• [What you need to do]:
Drop every picture and copy exactly the lines from the one with "FIFA世界杯官方合作指定网站 OPPO给妈找老公，武大忙着撇干系" through the last line of the listing below.

• [Data shown]:
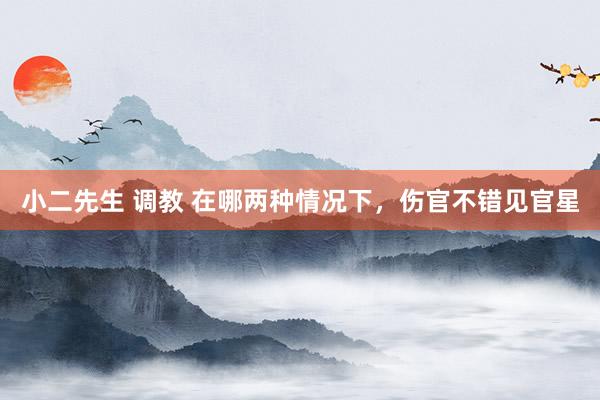 小二先生 调教 在哪两种情况下，伤官不错见官星
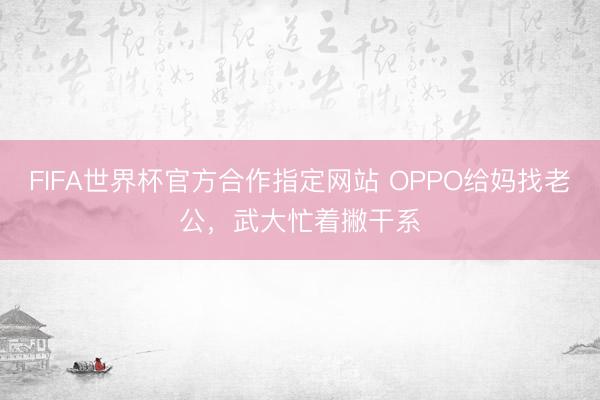 FIFA世界杯官方合作指定网站 OPPO给妈找老公，武大忙着撇干系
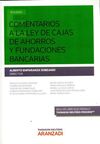 COMENTARIOS A LA LEY DE CAJAS DE AHORROS Y FUNDACIONES BANCARIAS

• [Answer box]:
 FIFA世界杯官方合作指定网站 OPPO给妈找老公，武大忙着撇干系
 COMENTARIOS A LA LEY DE CAJAS DE AHORROS Y FUNDACIONES BANCARIAS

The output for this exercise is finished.